> _EXCERPT_
Thursday

Apr. 28, 2011


Celia Celia

by Adrian Mitchell

When I am sad and weary
When I think all hope has gone
When I walk along High Holborn
I think of you with nothing on.

"Celia Celia" by Adrian Mitchell, from Heart on the Left: Poems 1933-1984. © Bloodaxe Books. Reprinted with permission. (buy now)

Today is the birthday of Scottish novelist Alistair MacLean (books by this author), born in Glasgow in 1922. His first language was Scots-Gaelic, and he didn't learn English until he was seven. He published 28 novels and a collection of short stories, and was so successful that he lived in Switzerland from 1957 to 1963 to avoid paying British taxes.

He wrote testosterone-heavy thrillers, but unlike his contemporary Ian Fleming, he didn't include any sex or romance in his books, because he felt they got in the way of the action. "I'm not a novelist," he said, "I'm a storyteller. There's no art in what I do, no mystique." His writing style was highly visual, which made his books very easy to turn into movies, like The Guns of Navarone (1957), Ice Station Zebra (1963), Where Eagles Dare (1967), and Force 10 from Navarone (1968).

Today is the birthday of the woman whose one and only novel begins ordinarily enough: "When he was nearly thirteen, my brother Jem got his arm badly broken at the elbow." The rest of the book, To Kill a Mockingbird (1960), is concerned with the events leading up to Jem's broken arm. Nelle Harper Lee (1926) (books by this author) was born in Monroeville, Alabama, and she was named after her grandmother Ellen — "Nelle" is "Ellen" spelled backward. She was a tomboy, and her father was a lawyer, and so they shared some similarities with her characters, Scout and Atticus Finch. Her mother rarely left the house, because she suffered from mental illness, and young Nelle befriended — and often defended — fellow kindergartener and next-door neighbor Truman Persons. They didn't have much in common apart from family problems and a love of reading, but they became best friends.

> _WORK TO COMPLETE_
• A. Duplicate the part of the April 28 page starting at "When I am sad" and ending at "paying British taxes.".
• B. According to the April 28 page, what was Alistair MacLean's first language?
• C. Name every movie the April 28 page mentions as made from Alistair MacLean's books.

> _RAW DATA_
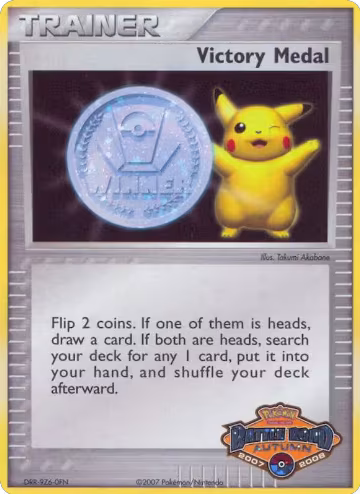 Victory Medal - 2007-2008 (Battle Road Autumn), League & Championship Cards — Pokémon card price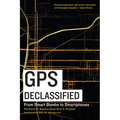 GPS Declassified: From Smart Bombs to Smartphones - Paperback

> _ANSWERS BY ITEM_
• A.
When I am sad and weary
When I think all hope has gone
When I walk along High Holborn
I think of you with nothing on.

"Celia Celia" by Adrian Mitchell, from Heart on the Left: Poems 1933-1984. © Bloodaxe Books. Reprinted with permission. (buy now)

Today is the birthday of Scottish novelist Alistair MacLean (books by this author), born in Glasgow in 1922. His first language was Scots-Gaelic, and he didn't learn English until he was seven. He published 28 novels and a collection of short stories, and was so successful that he lived in Switzerland from 1957 to 1963 to avoid paying British taxes.

• B. Scots-Gaelic.

• C.
The Guns of Navarone
Ice Station Zebra
Where Eagles Dare
Force 10 from Navarone